David Cameron chaired an emergency meeting today on the Algerian hostage crisis which Downing Street described as a “very serious and dangerous situation”.
A second session of Whitehall’s Cobra committee – bringing together ministers, military chiefs and the intelligence services – is to be held this afternoon.
The seizure of hostages has hit Mr Cameron’s preparations for a much-anticipated speech setting out future Tory direction on European Union policy which he is due to make tomorrow in Amsterdam.
Downing Street insisted he was still planning to travel to the Netherlands – and that preparations were being put in place for Mr Cameron to chair a further Cobra meeting tomorrow despite being out of the country. William Hague, the Foreign Secretary, is also out of Britain on a visit to Australia.

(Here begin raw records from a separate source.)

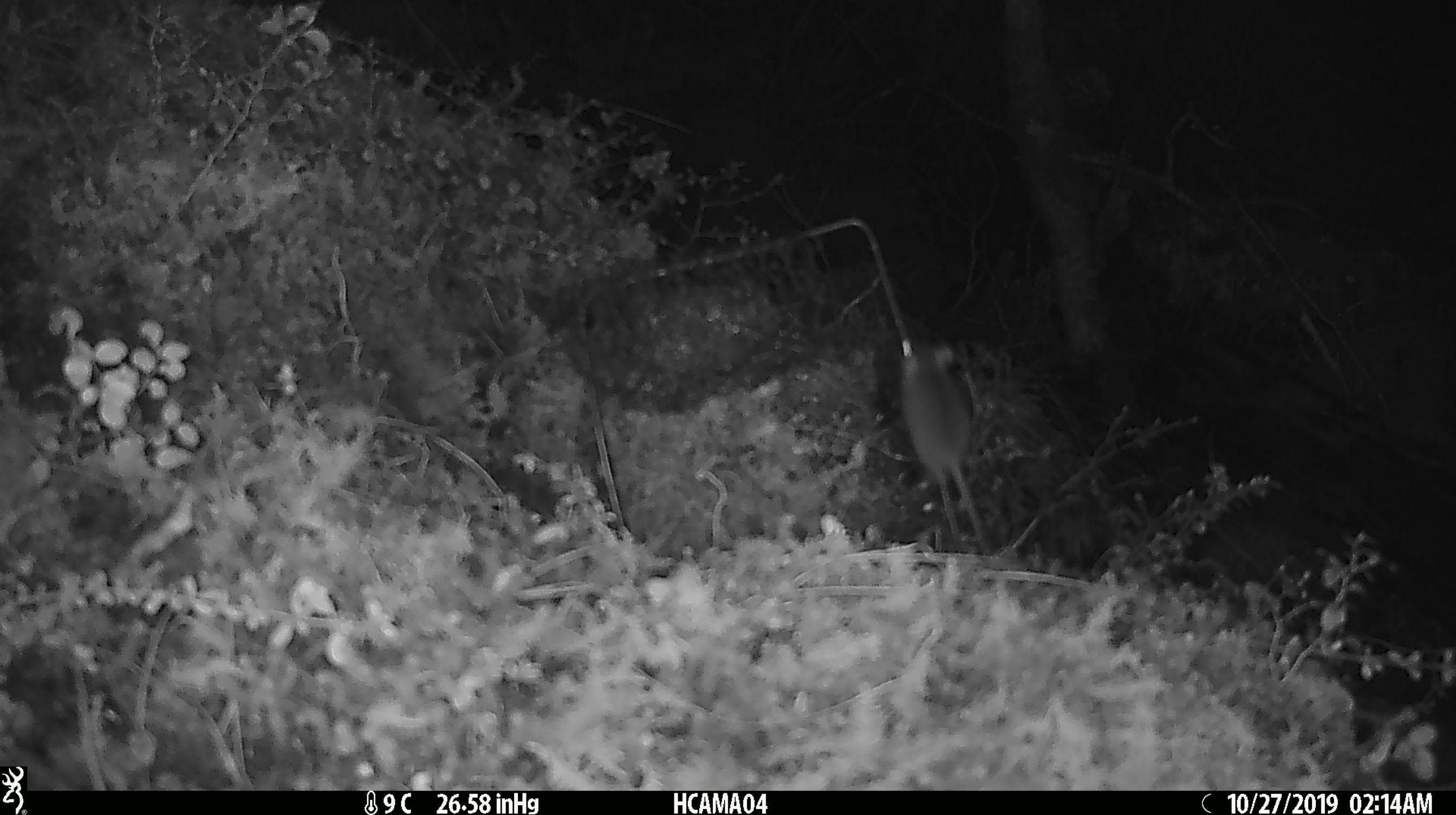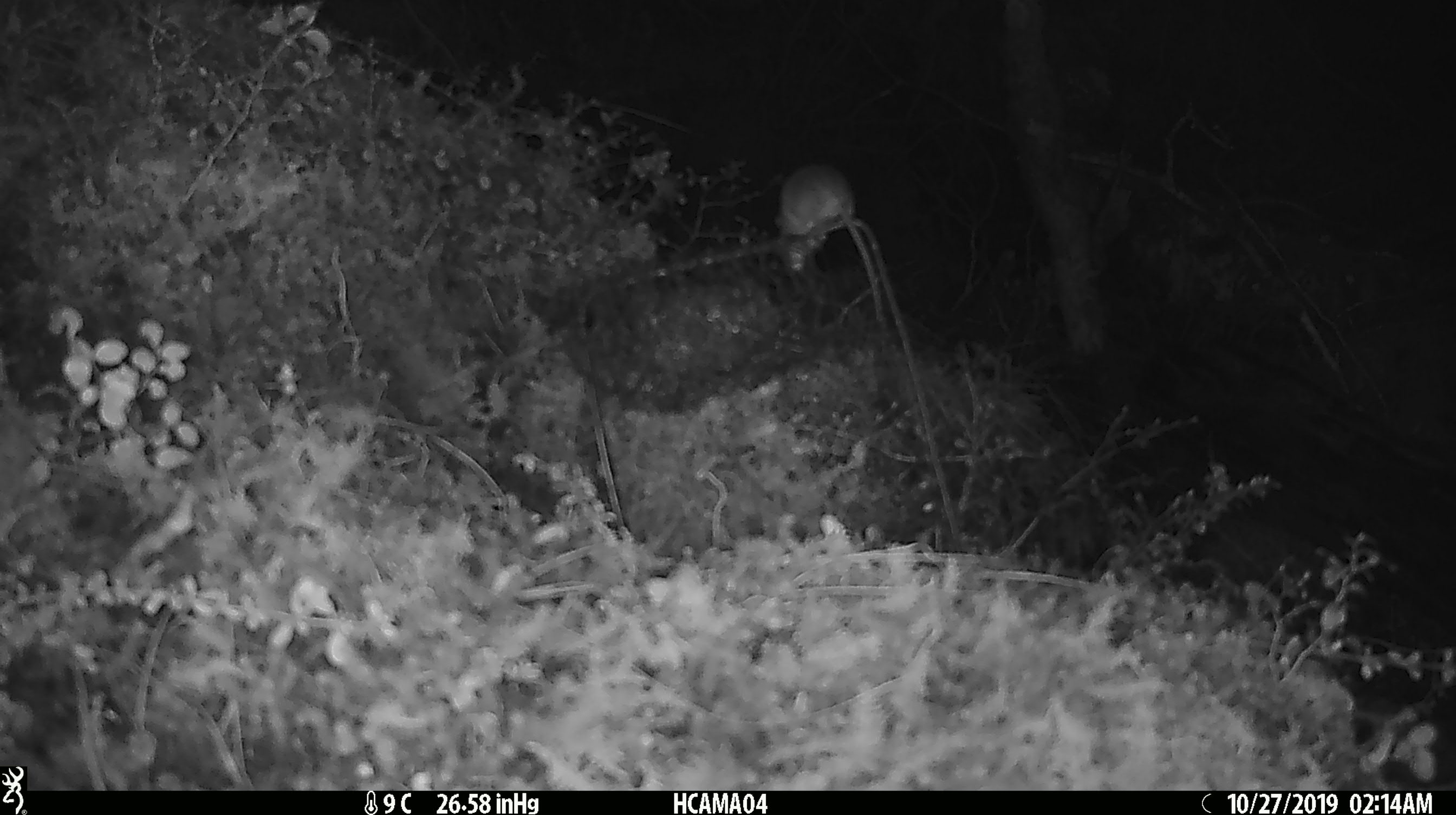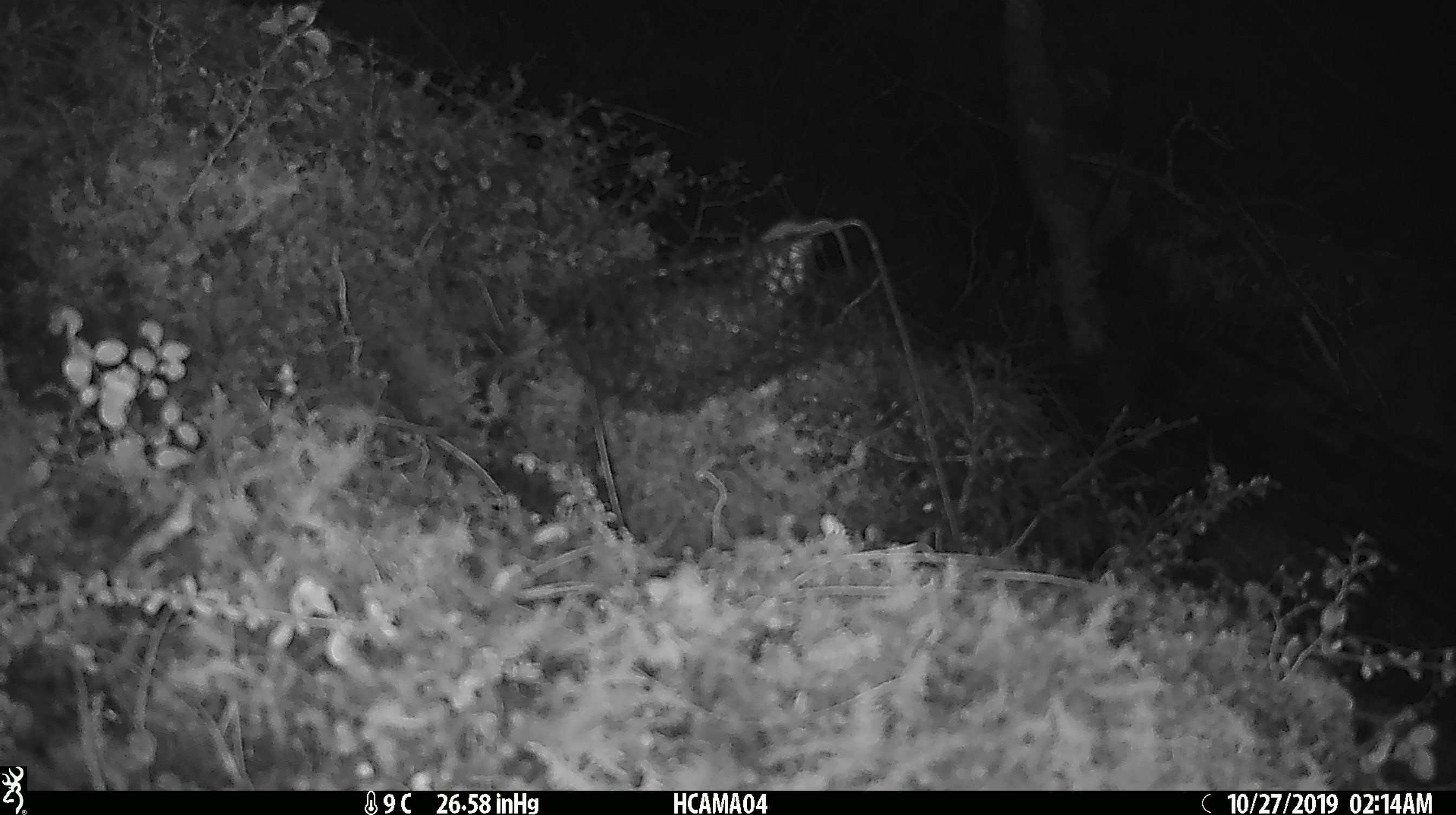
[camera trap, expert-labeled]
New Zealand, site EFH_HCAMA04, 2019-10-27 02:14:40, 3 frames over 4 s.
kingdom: Animalia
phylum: Chordata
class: Mammalia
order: Rodentia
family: Muridae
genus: Mus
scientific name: Mus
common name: mouse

Mr Cameron’s official spokesman said: “The Prime Minister is always in charge. He often makes speeches.”
He has spoken to his Algerian counterpart, Abdelmalek Sellal, about the crisis, as well as the Japanese and Swedish Prime Ministers. Both nations have a number of hostages in the Algerian oil field.
Mr Cameron’s spokesman said Britain was allowing the Algerian government to take the lead in responding to the crisis. He said the Government was “working through” the Algerians and BP, which part-controls the facility, and indicated that Britain had not received any requests for help.
One Whitehall source said: “This is a situation where the Algerian government, understandably, very much sees itself as in the lead in its sovereign territory.”